=== TEXT EXCERPT ===

How to make my split work only on one real line and be capable to skip quoted parts of string?

Updated By way of ‘thank you’ for awarding the bonus I went and implemented 4 features that I initially skipped as “You Ain’t Gonna Need It”.

  1. now supports partially quoted columns

    This is the problem you reported: e.g. with a delimiter , only test,"one,two",three would be valid, not test,one","two","three. Now both are accepted

  2. now supports custom delimiter expressions

    You could only specify single characters as delimiters. Now you can specify any Spirit Qi parser expression as the delimiter rule. E.g

      splitInto(input, output, ' ');             // single space
      splitInto(input, output, +qi.lit(' '));    // one or more spaces
      splitInto(input, output, +qi.lit(" \t"));  // one or more spaces or tabs
      splitInto(input, output, (qi::double_ >> !'#') // -- any parse expression
    

    Note this changes behaviour for the default overload

    The old version treated repeated spaces as a single delimiter by default. You now have to explicitly specify that (2nd example) if you want it.

  3. now supports quotes (“”) inside quoted values (instead of just making them disappear)

    See the code sample. Quite simple of course. Note that the sequence "" outside a quoted construct still represents the empty string (for compatibility with e.g. existing CSV output formats which quote empty strings redundantly)

  4. support boost ranges in addition to containers as input (e.g. char[])

    Well, you ain’t gonna need it (but it was rather handy for me in order to just be able to write splitInto("a char array", ...) 🙂

As I had half expected, you were gonna need partially quoted fields (see your comment1. Well, here you are (the bottleneck was getting it to work consistently across different versions of Boost)).

Introduction

Random notes and observations for the reader:

  • splitInto template function happily supports whatever you throw at it:

    • input from a vector or std::string or std::wstring
    • output to — some combinations shown in demo
      • vector<string> (all lines flattened)
      • vector<vector<string>> (tokens per line)
      • list<list<string>> (if you prefer)
      • set<set<string>> (unique linewise tokensets)
      • … any container you dream up
  • for demo purposes showing off karma output generation (especially taking care of nested container)
    • note: \n in output being shown as ? for comprehension (safechars)
  • complete with handy plumbing for new Spirit users (legible rule naming, commented DEBUG defines in case you want to play with things)
  • you can specify any Spirit parse expression to match delimiters. This means that by passing +qi::lit(' ') instead of the default (' ') you will skip empty fields (i.e. repeated delimiters)

Versions required/tested

This was compiled using

  • gcc 4.4.5,
  • gcc 4.5.1 and
  • gcc 4.6.1.

===

STATED TASK = Write the next part of the post on the Boost Spirit splitInto function, starting right after its final line.

=== DATASET EXCERPT ===

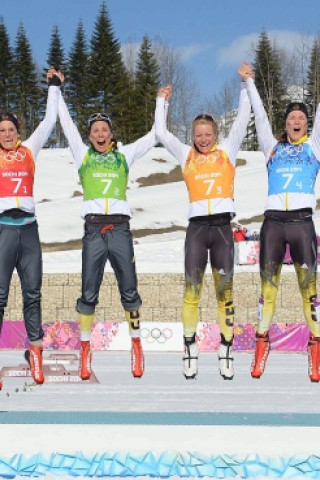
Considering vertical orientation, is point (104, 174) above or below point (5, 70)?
below

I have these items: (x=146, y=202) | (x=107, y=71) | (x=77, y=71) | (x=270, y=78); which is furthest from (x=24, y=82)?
(x=146, y=202)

===

RESULT OF THIS EXERCISE =
It works (tested) against

  • boost 1.42.0 (possibly earlier versions too) all the way through
  • boost 1.47.0.

Note: The flattening of output containers only seems to work for Spirit V2.5 (boost 1.47.0).

(this might be something simple as needing an extra include for older versions?)

The Code!

//#define BOOST_SPIRIT_DEBUG
#define BOOST_SPIRIT_DEBUG_PRINT_SOME 80

// YAGNI #4 - support boost ranges in addition to containers as input (e.g. char[])
#define SUPPORT_BOOST_RANGE // our own define for splitInto
#include <boost/spirit/include/lex_lexertl.hpp>
#include <boost/spirit/include/qi.hpp>
#include <boost/spirit/include/karma.hpp>
#include <boost/spirit/include/phoenix.hpp> // for pre 1.47.0 boost only
#include <boost/spirit/version.hpp>
#include <sstream>

namespace /*anon*/
{
    namespace phx=boost::phoenix;
    namespace qi =boost::spirit::qi;
    namespace karma=boost::spirit::karma;

    template <typename Iterator, typename Output> 
        struct my_grammar : qi::grammar<Iterator, Output()>
    {
        typedef qi::rule<Iterator> delim_t;

        //my_grammar(delim_t const& _delim) : delim(_delim),
        my_grammar(delim_t _delim) : delim(_delim),
            my_grammar::base_type(rule, "quoted_delimited")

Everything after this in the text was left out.